1st Lt. Vern Theis, of 2nd Brigade, 82nd Airborne Division. (Marni McEntee / S&S)

1st Lt. Vern Theis, of 2nd Brigade, 82nd Airborne Division.

1st Lt. Vern Theis, of 2nd Brigade, 82nd Airborne Division. (Marni McEntee / S&S)

Members of the Al Baya Fire Station in Baghdad, from left: Ibrahim Awad, Mushtak Fadhil, Ahmad Attyah, Hussain Khallil and Mohamed Swadi. The firefighters are still working, without pay, fire suits or enough trucks.

Members of the Al Baya Fire Station in Baghdad, from left: Ibrahim Awad, Mushtak Fadhil, Ahmad Attyah, Hussain Khallil and Mohamed Swadi. The firefighters are still working, without pay, fire suits or enough trucks. (Marni McEntee / S&S)

BAGHDAD, Iraq — For 1st Lt. Vern Theis of the 2nd Brigade, 82nd Airborne Division, the men of the Al Baya Fire Station are symbols of dedication.

Three months before the war, the 38 Iraqi firefighters at the station stopped getting paid, but still they went to work. They used their five bright-red firetrucks to fight fires when they had to.

After the war ended, their station became a favorite target of Iraqi looters. Slowly, it was picked apart.

“Sometimes the looters would come and tell the firemen that there was fire somewhere, so the firemen would rush out looking for it, and the looters would come in and take everything they could,” said Theis, 26, of Vass, N.C.

Theis is charged with helping the fire station get new equipment and supplies so the firefighters can again do their jobs. He has a lot of work ahead of him.

The station has two working firetrucks. It has no furniture or lighting fixtures. The men have no boots, helmets, masks or fire suits. Someone shot up the machine used to fill the fire extinguishers.

“Everything was stolen,” said Maj. Hassam Kadhim Salman, chief of the now-bare station.

The looters even took the fire hoses from the trucks, so when the firemen go out, they often have to use buckets of water to put out a blaze. Without fireproof suits, they use other methods to protect themselves.

“Without suits, sometimes one guy will wet the other one down, and he’ll go fight the fire until he can’t take it anymore. Then another guy will get wetted down and go fight the fire,” Theis said.

Hassam said one firefighter suffered severe burns from fighting a fire this way.

The fire station is the only one operating in the 150-square-mile zone patrolled by the 82nd Airborne soldiers, based in Fayetteville, N.C., said 2nd Brigade Operations Officer Maj. Tom Kardos.

At least 1.2 million people live in the zone, located in a half-moon shaped swath of south-central Baghdad.

_DIRECTIONS FOR THIS TASK_
According to the article about the Al Baya Fire Station, how many working firetrucks does the station have?

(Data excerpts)

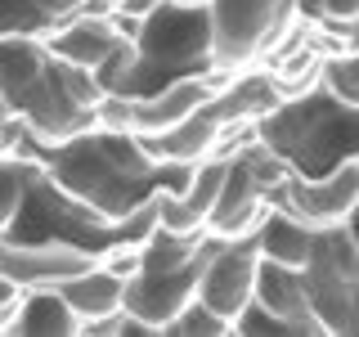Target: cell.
Returning <instances> with one entry per match:
<instances>
[{"instance_id": "26", "label": "cell", "mask_w": 359, "mask_h": 337, "mask_svg": "<svg viewBox=\"0 0 359 337\" xmlns=\"http://www.w3.org/2000/svg\"><path fill=\"white\" fill-rule=\"evenodd\" d=\"M346 50H359V14L346 22Z\"/></svg>"}, {"instance_id": "10", "label": "cell", "mask_w": 359, "mask_h": 337, "mask_svg": "<svg viewBox=\"0 0 359 337\" xmlns=\"http://www.w3.org/2000/svg\"><path fill=\"white\" fill-rule=\"evenodd\" d=\"M278 104H283V95H278L269 67L265 72L243 67V72H229V81L207 99V112L220 126H256V121H261L265 112H274Z\"/></svg>"}, {"instance_id": "19", "label": "cell", "mask_w": 359, "mask_h": 337, "mask_svg": "<svg viewBox=\"0 0 359 337\" xmlns=\"http://www.w3.org/2000/svg\"><path fill=\"white\" fill-rule=\"evenodd\" d=\"M319 86L337 95L341 104H359V50H341V54H328L323 59V72H319Z\"/></svg>"}, {"instance_id": "18", "label": "cell", "mask_w": 359, "mask_h": 337, "mask_svg": "<svg viewBox=\"0 0 359 337\" xmlns=\"http://www.w3.org/2000/svg\"><path fill=\"white\" fill-rule=\"evenodd\" d=\"M50 63L45 37H0V99L14 108V99L27 90Z\"/></svg>"}, {"instance_id": "20", "label": "cell", "mask_w": 359, "mask_h": 337, "mask_svg": "<svg viewBox=\"0 0 359 337\" xmlns=\"http://www.w3.org/2000/svg\"><path fill=\"white\" fill-rule=\"evenodd\" d=\"M50 27L36 0H0V37H45Z\"/></svg>"}, {"instance_id": "24", "label": "cell", "mask_w": 359, "mask_h": 337, "mask_svg": "<svg viewBox=\"0 0 359 337\" xmlns=\"http://www.w3.org/2000/svg\"><path fill=\"white\" fill-rule=\"evenodd\" d=\"M162 0H117V14H130V18H149Z\"/></svg>"}, {"instance_id": "16", "label": "cell", "mask_w": 359, "mask_h": 337, "mask_svg": "<svg viewBox=\"0 0 359 337\" xmlns=\"http://www.w3.org/2000/svg\"><path fill=\"white\" fill-rule=\"evenodd\" d=\"M256 252L265 261H278V265H292L301 270L314 252V225L292 216V211H265V220L256 225Z\"/></svg>"}, {"instance_id": "11", "label": "cell", "mask_w": 359, "mask_h": 337, "mask_svg": "<svg viewBox=\"0 0 359 337\" xmlns=\"http://www.w3.org/2000/svg\"><path fill=\"white\" fill-rule=\"evenodd\" d=\"M252 301H261L265 310H274L278 319H287L292 324V337L323 333V324L314 319V310H310L306 279H301V270H292V265H278V261H265V256H261V265H256Z\"/></svg>"}, {"instance_id": "12", "label": "cell", "mask_w": 359, "mask_h": 337, "mask_svg": "<svg viewBox=\"0 0 359 337\" xmlns=\"http://www.w3.org/2000/svg\"><path fill=\"white\" fill-rule=\"evenodd\" d=\"M220 140H224V126L207 112V104H202L198 112H189L184 121L166 126V131L140 135L144 153H149L153 162H184V166H194L198 157L220 153Z\"/></svg>"}, {"instance_id": "21", "label": "cell", "mask_w": 359, "mask_h": 337, "mask_svg": "<svg viewBox=\"0 0 359 337\" xmlns=\"http://www.w3.org/2000/svg\"><path fill=\"white\" fill-rule=\"evenodd\" d=\"M162 333H180V337H216V333H233V324H229V319H220L216 310H207V306H202V301L194 297L171 324H166Z\"/></svg>"}, {"instance_id": "15", "label": "cell", "mask_w": 359, "mask_h": 337, "mask_svg": "<svg viewBox=\"0 0 359 337\" xmlns=\"http://www.w3.org/2000/svg\"><path fill=\"white\" fill-rule=\"evenodd\" d=\"M63 301L72 306L76 324H95V319H108L112 310H121V292H126V279L112 275V270L104 261H95L90 270H81V275H72L67 284H59Z\"/></svg>"}, {"instance_id": "9", "label": "cell", "mask_w": 359, "mask_h": 337, "mask_svg": "<svg viewBox=\"0 0 359 337\" xmlns=\"http://www.w3.org/2000/svg\"><path fill=\"white\" fill-rule=\"evenodd\" d=\"M269 202H265V189L252 180V171L229 153V171H224V185L216 202H211V216H207V230L220 234V239H243V234H256V225L265 220Z\"/></svg>"}, {"instance_id": "27", "label": "cell", "mask_w": 359, "mask_h": 337, "mask_svg": "<svg viewBox=\"0 0 359 337\" xmlns=\"http://www.w3.org/2000/svg\"><path fill=\"white\" fill-rule=\"evenodd\" d=\"M341 225H346V234H351V239L359 243V202H355V207H351V216H346Z\"/></svg>"}, {"instance_id": "6", "label": "cell", "mask_w": 359, "mask_h": 337, "mask_svg": "<svg viewBox=\"0 0 359 337\" xmlns=\"http://www.w3.org/2000/svg\"><path fill=\"white\" fill-rule=\"evenodd\" d=\"M256 265H261L256 234H243V239H216V247L207 252L202 275H198V301L207 310H216L220 319L233 324L238 310L252 301Z\"/></svg>"}, {"instance_id": "3", "label": "cell", "mask_w": 359, "mask_h": 337, "mask_svg": "<svg viewBox=\"0 0 359 337\" xmlns=\"http://www.w3.org/2000/svg\"><path fill=\"white\" fill-rule=\"evenodd\" d=\"M211 72H243L265 59L297 22V0H207Z\"/></svg>"}, {"instance_id": "8", "label": "cell", "mask_w": 359, "mask_h": 337, "mask_svg": "<svg viewBox=\"0 0 359 337\" xmlns=\"http://www.w3.org/2000/svg\"><path fill=\"white\" fill-rule=\"evenodd\" d=\"M224 81H229V72H194V77H175V81H166L162 90H153L144 99H130V131L153 135L175 126L189 112H198Z\"/></svg>"}, {"instance_id": "17", "label": "cell", "mask_w": 359, "mask_h": 337, "mask_svg": "<svg viewBox=\"0 0 359 337\" xmlns=\"http://www.w3.org/2000/svg\"><path fill=\"white\" fill-rule=\"evenodd\" d=\"M22 337H67V333H81L72 306L63 301L59 288H27L18 292V315H14V329Z\"/></svg>"}, {"instance_id": "2", "label": "cell", "mask_w": 359, "mask_h": 337, "mask_svg": "<svg viewBox=\"0 0 359 337\" xmlns=\"http://www.w3.org/2000/svg\"><path fill=\"white\" fill-rule=\"evenodd\" d=\"M211 72V18L207 5H180V0H162L135 32V59L126 72L112 81L104 95H126L144 99L162 90L175 77Z\"/></svg>"}, {"instance_id": "25", "label": "cell", "mask_w": 359, "mask_h": 337, "mask_svg": "<svg viewBox=\"0 0 359 337\" xmlns=\"http://www.w3.org/2000/svg\"><path fill=\"white\" fill-rule=\"evenodd\" d=\"M14 315H18V292L0 301V333H9V329H14Z\"/></svg>"}, {"instance_id": "22", "label": "cell", "mask_w": 359, "mask_h": 337, "mask_svg": "<svg viewBox=\"0 0 359 337\" xmlns=\"http://www.w3.org/2000/svg\"><path fill=\"white\" fill-rule=\"evenodd\" d=\"M359 14V0H323V18L319 22H351Z\"/></svg>"}, {"instance_id": "4", "label": "cell", "mask_w": 359, "mask_h": 337, "mask_svg": "<svg viewBox=\"0 0 359 337\" xmlns=\"http://www.w3.org/2000/svg\"><path fill=\"white\" fill-rule=\"evenodd\" d=\"M216 239H220V234L207 230L202 252L194 256V261H184V265H171V270H135V275L126 279V292H121V310L135 315L140 324H149L153 333H162L166 324H171L175 315L198 297V275H202L207 252L216 247Z\"/></svg>"}, {"instance_id": "23", "label": "cell", "mask_w": 359, "mask_h": 337, "mask_svg": "<svg viewBox=\"0 0 359 337\" xmlns=\"http://www.w3.org/2000/svg\"><path fill=\"white\" fill-rule=\"evenodd\" d=\"M36 5L45 9V18H50V22H63V18L76 14V5H81V0H36Z\"/></svg>"}, {"instance_id": "14", "label": "cell", "mask_w": 359, "mask_h": 337, "mask_svg": "<svg viewBox=\"0 0 359 337\" xmlns=\"http://www.w3.org/2000/svg\"><path fill=\"white\" fill-rule=\"evenodd\" d=\"M301 279H306V297L314 319L323 324V333H359L355 329V301H351V279L337 275V270L323 261L319 252H310V261L301 265Z\"/></svg>"}, {"instance_id": "13", "label": "cell", "mask_w": 359, "mask_h": 337, "mask_svg": "<svg viewBox=\"0 0 359 337\" xmlns=\"http://www.w3.org/2000/svg\"><path fill=\"white\" fill-rule=\"evenodd\" d=\"M117 27H112V14L108 18H95V14H72L63 22H54L45 32V50L63 63H76V67H90L95 72L99 63L117 50Z\"/></svg>"}, {"instance_id": "28", "label": "cell", "mask_w": 359, "mask_h": 337, "mask_svg": "<svg viewBox=\"0 0 359 337\" xmlns=\"http://www.w3.org/2000/svg\"><path fill=\"white\" fill-rule=\"evenodd\" d=\"M351 301H355V329H359V279H355V288H351Z\"/></svg>"}, {"instance_id": "29", "label": "cell", "mask_w": 359, "mask_h": 337, "mask_svg": "<svg viewBox=\"0 0 359 337\" xmlns=\"http://www.w3.org/2000/svg\"><path fill=\"white\" fill-rule=\"evenodd\" d=\"M14 292H18L14 284H5V279H0V301H5V297H14Z\"/></svg>"}, {"instance_id": "7", "label": "cell", "mask_w": 359, "mask_h": 337, "mask_svg": "<svg viewBox=\"0 0 359 337\" xmlns=\"http://www.w3.org/2000/svg\"><path fill=\"white\" fill-rule=\"evenodd\" d=\"M99 256L86 252V247L76 243H18L9 239L5 230H0V279L5 284H14L18 292L27 288H59L67 284L72 275H81V270H90Z\"/></svg>"}, {"instance_id": "1", "label": "cell", "mask_w": 359, "mask_h": 337, "mask_svg": "<svg viewBox=\"0 0 359 337\" xmlns=\"http://www.w3.org/2000/svg\"><path fill=\"white\" fill-rule=\"evenodd\" d=\"M36 162L45 166V176L63 194L95 207L104 220L130 216L157 189H175L180 194L189 185V166L184 162H153L135 131L90 126L63 144H41Z\"/></svg>"}, {"instance_id": "5", "label": "cell", "mask_w": 359, "mask_h": 337, "mask_svg": "<svg viewBox=\"0 0 359 337\" xmlns=\"http://www.w3.org/2000/svg\"><path fill=\"white\" fill-rule=\"evenodd\" d=\"M9 112H18V117L27 121V131H32L36 144H63V140H72V135L95 126V108L67 95L54 54H50V63H45V72L14 99Z\"/></svg>"}]
</instances>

_FINAL RESULT_
The station has two working firetrucks.